Overfitting su siepi e muri a secco
Il risultato di questa scansione è disponibile su il progetto Earth AI tramite Google Earth Engine. Si tratta di un dataset vettoriale che trasforma migliaia di celle S2, processate in parallelo su una superfice di oltre 130.000 km², in un inventario georeferenziato di siepi, muri in pietra e boschetti. Sotto al cofano c’è il Remote Sensing Foundations’ Vision-Transformer Backbone, pre-addestrato su oltre 300 milioni di immagini satellitari globali e rifinito con appena 247 km² di annotazioni. Il dettaglio tecnico non è nel volume, ma nell’output: non una heatmap probabilistica come nel vecchio dataset raster Farmscapes 2020, bensì poligoni precisi. Ogni siepe diventa un’entità computabile, pronta per istruire modelli di pianificazione territoriale o vincolare permessi edilizi.
Questo è il punto: Google non sta solo leggendo il paesaggio. Lo sta traducendo in uno schema dati interrogabile, un livello di astrazione sopra la realtà fisica che nessun ente governativo ha mai prodotto a questa scala.
La trappola dorata dell’infrastruttura
A chi obietta che il vero gioco di Google resti la SERP, basta guardare alle ultime mosse della sua diretta concorrente. L’inferenza di Apple per la filigrana SynthID, quella nascosta nelle foto generate con AI, viaggia su l’infrastruttura Google Cloud.

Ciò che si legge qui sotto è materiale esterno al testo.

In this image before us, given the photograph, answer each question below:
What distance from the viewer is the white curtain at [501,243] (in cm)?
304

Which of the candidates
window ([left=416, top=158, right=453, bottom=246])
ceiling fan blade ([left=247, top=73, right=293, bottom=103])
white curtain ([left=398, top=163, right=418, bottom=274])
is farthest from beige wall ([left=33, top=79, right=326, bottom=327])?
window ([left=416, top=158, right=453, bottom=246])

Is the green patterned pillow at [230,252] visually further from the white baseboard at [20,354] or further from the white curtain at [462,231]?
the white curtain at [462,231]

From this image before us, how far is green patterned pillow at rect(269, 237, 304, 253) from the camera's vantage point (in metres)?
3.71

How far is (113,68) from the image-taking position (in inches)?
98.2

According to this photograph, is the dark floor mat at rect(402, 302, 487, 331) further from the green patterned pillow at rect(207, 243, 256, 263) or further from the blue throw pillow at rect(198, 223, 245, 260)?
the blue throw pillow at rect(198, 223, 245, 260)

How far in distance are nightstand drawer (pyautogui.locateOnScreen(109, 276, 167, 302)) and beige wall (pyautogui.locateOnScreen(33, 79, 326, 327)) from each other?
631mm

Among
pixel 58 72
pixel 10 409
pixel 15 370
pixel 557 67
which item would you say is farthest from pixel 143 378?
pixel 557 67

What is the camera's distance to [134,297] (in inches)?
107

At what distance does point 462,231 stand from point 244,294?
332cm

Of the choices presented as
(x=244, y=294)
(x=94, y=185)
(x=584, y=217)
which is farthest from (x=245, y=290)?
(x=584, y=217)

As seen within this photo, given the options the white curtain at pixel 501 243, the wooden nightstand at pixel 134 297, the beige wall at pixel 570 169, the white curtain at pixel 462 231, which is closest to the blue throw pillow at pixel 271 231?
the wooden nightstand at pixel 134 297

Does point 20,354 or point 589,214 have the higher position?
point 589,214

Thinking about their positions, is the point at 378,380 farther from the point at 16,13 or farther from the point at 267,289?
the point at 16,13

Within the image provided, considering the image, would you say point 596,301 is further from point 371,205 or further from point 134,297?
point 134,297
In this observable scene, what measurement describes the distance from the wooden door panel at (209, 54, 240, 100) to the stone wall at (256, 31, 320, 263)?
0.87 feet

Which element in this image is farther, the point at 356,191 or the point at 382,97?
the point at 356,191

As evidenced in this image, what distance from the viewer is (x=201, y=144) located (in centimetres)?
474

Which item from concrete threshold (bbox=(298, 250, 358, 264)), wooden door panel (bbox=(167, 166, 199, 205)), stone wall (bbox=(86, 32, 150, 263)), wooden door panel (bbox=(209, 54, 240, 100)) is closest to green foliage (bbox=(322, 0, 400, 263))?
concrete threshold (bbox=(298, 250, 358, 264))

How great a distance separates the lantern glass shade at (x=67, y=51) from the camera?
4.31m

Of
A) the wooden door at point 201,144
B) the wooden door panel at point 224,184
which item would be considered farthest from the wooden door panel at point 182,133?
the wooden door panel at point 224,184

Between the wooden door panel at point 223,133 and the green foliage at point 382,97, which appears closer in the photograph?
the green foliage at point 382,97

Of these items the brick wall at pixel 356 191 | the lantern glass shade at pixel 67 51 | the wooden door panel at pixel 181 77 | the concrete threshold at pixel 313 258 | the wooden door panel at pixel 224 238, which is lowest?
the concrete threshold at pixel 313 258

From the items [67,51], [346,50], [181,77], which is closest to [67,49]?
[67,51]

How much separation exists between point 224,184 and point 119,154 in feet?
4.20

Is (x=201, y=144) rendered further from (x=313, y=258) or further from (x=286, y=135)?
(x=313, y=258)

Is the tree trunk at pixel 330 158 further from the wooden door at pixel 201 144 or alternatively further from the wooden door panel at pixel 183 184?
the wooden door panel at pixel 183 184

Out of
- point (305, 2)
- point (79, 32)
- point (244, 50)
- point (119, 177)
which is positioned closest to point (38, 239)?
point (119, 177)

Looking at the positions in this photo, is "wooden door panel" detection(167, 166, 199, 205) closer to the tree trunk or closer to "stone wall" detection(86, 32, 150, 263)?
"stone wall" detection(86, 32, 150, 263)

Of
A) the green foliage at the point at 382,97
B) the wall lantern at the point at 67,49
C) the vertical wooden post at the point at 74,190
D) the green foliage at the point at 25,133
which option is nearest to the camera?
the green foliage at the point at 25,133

È un dettaglio quasi ironico: il custode di Android gestisce i carichi di lavoro della privacy di Cupertino. Parallelamente, Apple sta ricostruendo il suo layer di mappe con modelli di rendering 3D che però dipendono da una copertura geografica più limitata rispetto al catalogo globale di Google Maps SDK. Le Mappe 3D Apple devono ancora fare i conti con un decennio di vantaggio nei dati raccolti da Street View car, Trekker e aerei. Lo stesso tipo di dati che Google usa per addestrare il suo Earth AI.

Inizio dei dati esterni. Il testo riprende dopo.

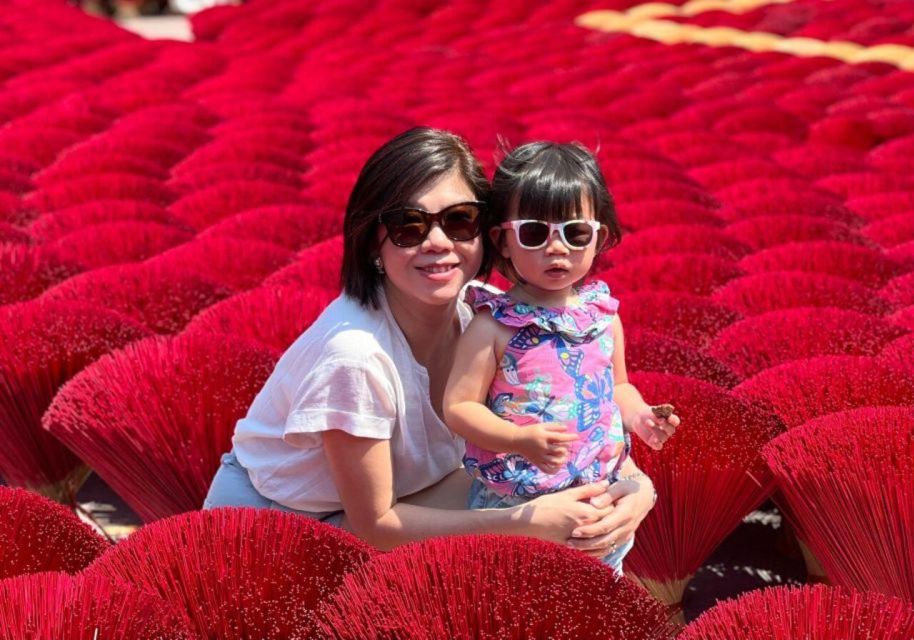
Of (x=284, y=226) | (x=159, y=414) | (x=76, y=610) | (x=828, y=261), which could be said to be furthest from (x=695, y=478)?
(x=284, y=226)

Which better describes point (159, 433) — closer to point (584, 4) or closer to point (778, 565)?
point (778, 565)

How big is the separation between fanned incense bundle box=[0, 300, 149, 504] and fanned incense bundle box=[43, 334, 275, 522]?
0.13 metres

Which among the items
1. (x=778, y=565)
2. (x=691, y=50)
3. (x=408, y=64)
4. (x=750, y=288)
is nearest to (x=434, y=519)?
Answer: (x=778, y=565)

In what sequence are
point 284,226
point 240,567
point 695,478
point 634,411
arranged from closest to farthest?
1. point 240,567
2. point 634,411
3. point 695,478
4. point 284,226

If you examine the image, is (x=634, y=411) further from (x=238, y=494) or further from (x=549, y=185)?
(x=238, y=494)

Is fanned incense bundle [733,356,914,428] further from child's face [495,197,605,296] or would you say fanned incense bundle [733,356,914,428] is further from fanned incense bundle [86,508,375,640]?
fanned incense bundle [86,508,375,640]

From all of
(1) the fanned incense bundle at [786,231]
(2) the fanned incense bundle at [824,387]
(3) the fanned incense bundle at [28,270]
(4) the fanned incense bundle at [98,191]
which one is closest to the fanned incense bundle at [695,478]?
(2) the fanned incense bundle at [824,387]

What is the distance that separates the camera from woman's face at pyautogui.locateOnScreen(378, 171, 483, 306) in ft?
3.92

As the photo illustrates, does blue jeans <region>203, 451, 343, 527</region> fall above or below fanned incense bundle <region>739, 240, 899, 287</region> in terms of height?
above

Stack cognitivo e stack ambientale condividono lo stesso substrato. Non è un caso se l’architettura dietro il dataset vettoriale delle siepi è costruita su quel Remote Sensing Backbone: un modello fondazionale, pre-addestrato su immagini multispettrali globali, che può essere riciclato per rilevare bacini idrici, deforestazione o isole di calore.

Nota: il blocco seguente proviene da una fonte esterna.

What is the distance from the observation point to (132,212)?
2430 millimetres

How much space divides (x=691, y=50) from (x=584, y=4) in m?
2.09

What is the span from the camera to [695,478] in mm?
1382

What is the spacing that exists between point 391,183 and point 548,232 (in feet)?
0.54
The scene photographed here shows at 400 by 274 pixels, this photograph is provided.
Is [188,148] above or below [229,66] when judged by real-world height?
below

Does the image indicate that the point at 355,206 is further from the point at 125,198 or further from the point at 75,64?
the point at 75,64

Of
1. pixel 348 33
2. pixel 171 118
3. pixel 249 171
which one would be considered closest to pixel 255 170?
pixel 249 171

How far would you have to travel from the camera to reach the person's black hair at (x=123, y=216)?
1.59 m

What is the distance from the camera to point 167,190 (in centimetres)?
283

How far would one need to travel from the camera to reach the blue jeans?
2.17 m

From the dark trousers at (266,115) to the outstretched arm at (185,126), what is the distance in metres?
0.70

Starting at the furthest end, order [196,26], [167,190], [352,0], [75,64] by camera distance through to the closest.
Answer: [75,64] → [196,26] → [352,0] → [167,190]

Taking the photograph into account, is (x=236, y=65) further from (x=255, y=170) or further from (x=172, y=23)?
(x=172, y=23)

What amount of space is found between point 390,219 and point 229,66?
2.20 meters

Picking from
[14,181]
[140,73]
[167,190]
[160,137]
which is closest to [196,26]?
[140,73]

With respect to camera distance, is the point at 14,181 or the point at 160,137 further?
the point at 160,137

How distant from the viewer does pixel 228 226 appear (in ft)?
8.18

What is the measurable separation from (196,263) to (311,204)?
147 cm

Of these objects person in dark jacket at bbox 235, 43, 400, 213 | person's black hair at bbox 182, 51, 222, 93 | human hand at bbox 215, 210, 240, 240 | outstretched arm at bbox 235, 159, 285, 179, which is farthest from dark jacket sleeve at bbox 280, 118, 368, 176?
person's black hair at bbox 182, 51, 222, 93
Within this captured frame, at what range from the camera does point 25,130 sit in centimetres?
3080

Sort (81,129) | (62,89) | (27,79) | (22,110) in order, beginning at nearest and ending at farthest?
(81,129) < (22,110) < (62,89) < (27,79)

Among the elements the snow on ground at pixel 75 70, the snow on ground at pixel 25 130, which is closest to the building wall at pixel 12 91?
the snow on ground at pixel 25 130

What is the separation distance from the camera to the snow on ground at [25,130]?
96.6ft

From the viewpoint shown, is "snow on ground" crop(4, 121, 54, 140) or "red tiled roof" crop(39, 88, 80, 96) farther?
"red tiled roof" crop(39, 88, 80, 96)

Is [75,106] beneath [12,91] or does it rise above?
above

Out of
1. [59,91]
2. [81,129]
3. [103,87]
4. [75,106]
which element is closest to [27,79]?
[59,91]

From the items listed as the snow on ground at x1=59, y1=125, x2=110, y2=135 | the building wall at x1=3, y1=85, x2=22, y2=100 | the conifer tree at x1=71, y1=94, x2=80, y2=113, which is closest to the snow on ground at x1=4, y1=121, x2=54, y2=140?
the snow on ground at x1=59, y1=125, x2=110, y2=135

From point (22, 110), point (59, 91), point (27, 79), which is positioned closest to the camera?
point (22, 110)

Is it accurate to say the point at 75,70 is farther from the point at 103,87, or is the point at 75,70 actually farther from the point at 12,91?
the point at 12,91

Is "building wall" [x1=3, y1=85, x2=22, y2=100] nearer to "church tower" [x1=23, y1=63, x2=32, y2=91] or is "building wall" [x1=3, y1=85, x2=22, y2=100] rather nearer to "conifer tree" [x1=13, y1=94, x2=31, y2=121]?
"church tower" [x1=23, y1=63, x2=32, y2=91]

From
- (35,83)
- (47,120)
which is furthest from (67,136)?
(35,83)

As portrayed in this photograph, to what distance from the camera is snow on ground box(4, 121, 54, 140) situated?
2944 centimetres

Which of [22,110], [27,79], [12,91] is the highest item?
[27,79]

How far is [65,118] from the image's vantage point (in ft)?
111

Il sistema operativo dei rivali
Per chi costruisce, questa sovrapposizione cambia la natura del rischio architetturale. Se lavori sulle mappe, puoi scegliere di astrarre le tue tiles dal provider, ma se poi l’inferenza della tua app mobile passa da lì, la dipendenza si duplica senza che tu l’abbia esplicitamente richiesta. Google non vende solo il ranking o la visibilità per cui organizza format curati come il Search Central Live Deep Dive — un evento che accetta già proposte di Lightning Talk da SEO e developer. Vende il runtime su cui girano i modelli dei concorrenti, e nel frattempo colleziona un gemello digitale del mondo fisico con una risoluzione che nessun competitor può replicare a breve.
La prossima volta che chiedi a un endpoint di AI di etichettare una foto, ricordati che lo stesso tipo di GPU potrebbe aver appena finito di segmentare una siepe nel parco nazionale di Dartmoor. E quell’output non finirà mai in una pagina di risultati di ricerca, ma in una tabella normativa, in un layer di simulazione o in un permesso di costruzione. L’informazione più preziosa non è più quella che clicchi, ma quella che Google non ti mostrerà mai.